ARTIKEL:
BI: Banyak Gejolak Buat Ekonomi Dunia Sesak Napas

Belum usai tensi geopolitik Rusia-Ukraina, gejolak ekonomi dunia makin kritis akibat perang di Timur Tengah antara Israel dan Palestina.

Penulis: Khairul Kahfi

Editor: Fin Harini

BI: Banyak Gejolak Buat Ekonomi Dunia Sesak Napas
BI: Banyak Gejolak Buat Ekonomi Dunia Sesak Napas
Layar memampilkan logo Bank Indonesia (BI). ANTARA FOTO/Hafidz Mubarak A.

SOLO - Deputi Gubernur BI Juda Agung menilai, perekonomian dunia tidak bisa bernapas lega dengan kondisi global saat ini yang semakin runyam. Belum usai tensi geopolitik Rusia-Ukraina, ekonomi dunia makin kritis akibat gejolak di Timur Tengah antara Israel dan Palestina. 

“Ketegangan politik tersebut kemudian mendorong harga energi dan harga pangan yang meningkat, kemudian mengakibatkan terus meningkatnya inflasi di dunia, termasuk juga di berbagai negara maju seperti Eropa dan Amerika (Serikat),” urainya dalam Peluncuran Kajian Stabilitas Keuangan 41 BI yang di Solo, Jawa Tengah, yang dipantau daring, Senin (23/10).

Pada akhirnya, ke semua ini direspons melalui kebijakan moneter Negeri Paman Sam yang diikuti dengan kebijakan suku bunga global tinggi berkepanjangan atau higher for longer

Juda mensinyalir, kebijakan di AS ini tak lepas dari kebutuhan untuk mendanai banyak hal, tak terkecuali pendanaan untuk perang.

Menkeu AS Janet Yellen, lanjutnya, secara eksplisit menyebut bahwa pemerintah akan mem-backup perang yang terjadi di Rusia maupun Timur Tengah. 

“Sehingga ini memerlukan pembiayaan politik dan pembiayaan keamanan, ini juga pada akhirnya mendorong kenaikan yield suku bunga di Amerika,” urainya. 

Baca Juga: BI Revisi Turun Kredit Perbankan 2023 Mentok Di Level 9-11%

Bagi Indonesia, keputusan kebijakan di atas berimplikasi pada ekonomi domestik yang dalam 1-2 bulan belakangan mengalami volatilitas arus modal yang sangat tinggi dan pelemahan nilai tukar.

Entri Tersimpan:

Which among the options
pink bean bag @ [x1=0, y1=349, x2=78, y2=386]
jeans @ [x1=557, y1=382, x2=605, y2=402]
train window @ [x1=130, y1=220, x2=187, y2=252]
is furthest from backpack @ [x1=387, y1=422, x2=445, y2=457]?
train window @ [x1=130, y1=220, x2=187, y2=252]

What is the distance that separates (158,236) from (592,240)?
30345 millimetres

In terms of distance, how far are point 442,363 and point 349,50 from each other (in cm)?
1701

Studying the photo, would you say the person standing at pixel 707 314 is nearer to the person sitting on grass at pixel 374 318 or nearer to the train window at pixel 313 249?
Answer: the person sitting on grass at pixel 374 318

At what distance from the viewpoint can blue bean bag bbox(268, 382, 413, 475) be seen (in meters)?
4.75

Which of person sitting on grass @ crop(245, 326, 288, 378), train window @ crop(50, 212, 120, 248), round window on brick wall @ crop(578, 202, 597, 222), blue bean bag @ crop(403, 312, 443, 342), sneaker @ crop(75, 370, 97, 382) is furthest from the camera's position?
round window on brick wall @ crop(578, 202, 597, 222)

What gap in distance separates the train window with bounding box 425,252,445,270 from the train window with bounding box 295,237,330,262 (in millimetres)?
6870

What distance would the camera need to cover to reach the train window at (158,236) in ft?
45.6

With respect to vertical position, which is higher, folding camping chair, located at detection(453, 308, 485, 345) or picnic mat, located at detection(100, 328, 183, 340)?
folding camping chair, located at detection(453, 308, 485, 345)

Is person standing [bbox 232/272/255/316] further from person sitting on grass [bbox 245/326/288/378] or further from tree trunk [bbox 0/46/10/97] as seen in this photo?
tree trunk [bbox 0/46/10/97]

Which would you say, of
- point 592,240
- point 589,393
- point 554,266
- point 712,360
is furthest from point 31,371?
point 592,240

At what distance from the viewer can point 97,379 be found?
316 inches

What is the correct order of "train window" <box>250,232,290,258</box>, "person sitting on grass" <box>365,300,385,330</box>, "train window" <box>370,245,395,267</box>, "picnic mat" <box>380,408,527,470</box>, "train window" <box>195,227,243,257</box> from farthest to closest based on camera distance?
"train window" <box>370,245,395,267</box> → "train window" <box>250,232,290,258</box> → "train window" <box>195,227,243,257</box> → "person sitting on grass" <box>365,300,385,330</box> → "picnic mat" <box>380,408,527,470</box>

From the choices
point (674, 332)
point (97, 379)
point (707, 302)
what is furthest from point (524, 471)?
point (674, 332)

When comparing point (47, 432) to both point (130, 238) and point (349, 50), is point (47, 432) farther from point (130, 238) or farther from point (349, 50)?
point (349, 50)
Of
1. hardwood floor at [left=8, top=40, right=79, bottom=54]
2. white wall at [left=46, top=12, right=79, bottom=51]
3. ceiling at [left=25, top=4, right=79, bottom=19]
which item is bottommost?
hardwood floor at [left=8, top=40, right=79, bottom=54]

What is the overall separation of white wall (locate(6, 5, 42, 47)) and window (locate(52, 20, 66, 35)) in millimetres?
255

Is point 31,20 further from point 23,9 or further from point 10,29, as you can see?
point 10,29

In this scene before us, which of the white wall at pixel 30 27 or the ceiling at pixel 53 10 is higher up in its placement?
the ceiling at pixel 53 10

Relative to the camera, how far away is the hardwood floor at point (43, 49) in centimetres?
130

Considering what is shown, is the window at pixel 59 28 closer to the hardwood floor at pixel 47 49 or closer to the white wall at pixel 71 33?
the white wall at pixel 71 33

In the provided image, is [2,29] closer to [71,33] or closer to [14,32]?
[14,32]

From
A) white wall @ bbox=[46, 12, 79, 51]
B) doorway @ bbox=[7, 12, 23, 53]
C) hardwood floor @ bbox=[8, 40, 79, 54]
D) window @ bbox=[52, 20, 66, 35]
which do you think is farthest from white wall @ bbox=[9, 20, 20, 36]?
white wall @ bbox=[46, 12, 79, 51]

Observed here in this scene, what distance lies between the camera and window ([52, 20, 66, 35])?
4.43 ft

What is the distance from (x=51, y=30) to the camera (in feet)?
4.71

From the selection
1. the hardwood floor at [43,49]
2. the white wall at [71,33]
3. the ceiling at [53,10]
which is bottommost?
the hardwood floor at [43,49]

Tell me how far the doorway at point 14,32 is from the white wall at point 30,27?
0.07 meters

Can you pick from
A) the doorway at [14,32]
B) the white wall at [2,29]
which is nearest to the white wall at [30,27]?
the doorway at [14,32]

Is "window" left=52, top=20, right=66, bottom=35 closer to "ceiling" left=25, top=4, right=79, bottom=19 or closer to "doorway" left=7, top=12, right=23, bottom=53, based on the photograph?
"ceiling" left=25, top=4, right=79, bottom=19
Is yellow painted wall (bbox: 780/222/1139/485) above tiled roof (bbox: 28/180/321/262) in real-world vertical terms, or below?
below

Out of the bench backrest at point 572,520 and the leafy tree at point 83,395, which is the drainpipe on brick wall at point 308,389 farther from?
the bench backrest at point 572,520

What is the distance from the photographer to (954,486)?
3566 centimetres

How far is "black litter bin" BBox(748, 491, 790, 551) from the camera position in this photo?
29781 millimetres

BAGIAN LATIHAN:
**a.** Terjemahkan kalimat berikut dari artikel tentang gejolak ekonomi dunia ke dalam bahasa Inggris: "Juda mensinyalir, kebijakan di AS ini tak lepas dari kebutuhan untuk mendanai banyak hal, tak terkecuali pendanaan untuk perang."
**b.** Tuliskan sebagai daftar bernomor bagian catatan yang dibuka dengan baris berisi "When comparing point" dan ditutup dengan baris berisi "0.07 meters", kedua baris itu ikut disertakan dan baris kosong dihilangkan.

HASIL BERURUTAN:
**a.** Juda suggested that this US policy cannot be separated from the need to fund many things, including funding for war.

**b.**
1. When comparing point (47, 432) to both point (130, 238) and point (349, 50), is point (47, 432) farther from point (130, 238) or farther from point (349, 50)?
2. point (349, 50)
3. Of
4. 1. hardwood floor at [left=8, top=40, right=79, bottom=54]
5. 2. white wall at [left=46, top=12, right=79, bottom=51]
6. 3. ceiling at [left=25, top=4, right=79, bottom=19]
7. which item is bottommost?
8. hardwood floor at [left=8, top=40, right=79, bottom=54]
9. What is the overall separation of white wall (locate(6, 5, 42, 47)) and window (locate(52, 20, 66, 35)) in millimetres?
10. 255
11. Is point 31,20 further from point 23,9 or further from point 10,29, as you can see?
12. point 10,29
13. In this scene before us, which of the white wall at pixel 30 27 or the ceiling at pixel 53 10 is higher up in its placement?
14. the ceiling at pixel 53 10
15. Relative to the camera, how far away is the hardwood floor at point (43, 49) in centimetres?
16. 130
17. Considering what is shown, is the window at pixel 59 28 closer to the hardwood floor at pixel 47 49 or closer to the white wall at pixel 71 33?
18. the white wall at pixel 71 33
19. In the provided image, is [2,29] closer to [71,33] or closer to [14,32]?
20. [14,32]
21. From
22. A) white wall @ bbox=[46, 12, 79, 51]
23. B) doorway @ bbox=[7, 12, 23, 53]
24. C) hardwood floor @ bbox=[8, 40, 79, 54]
25. D) window @ bbox=[52, 20, 66, 35]
26. which do you think is farthest from white wall @ bbox=[9, 20, 20, 36]?
27. white wall @ bbox=[46, 12, 79, 51]
28. Observed here in this scene, what distance lies between the camera and window ([52, 20, 66, 35])?
29. 4.43 ft
30. What is the distance from (x=51, y=30) to the camera (in feet)?
31. 4.71
32. From the selection
33. 1. the hardwood floor at [43,49]
34. 2. the white wall at [71,33]
35. 3. the ceiling at [53,10]
36. which is bottommost?
37. the hardwood floor at [43,49]
38. Tell me how far the doorway at point 14,32 is from the white wall at point 30,27?
39. 0.07 meters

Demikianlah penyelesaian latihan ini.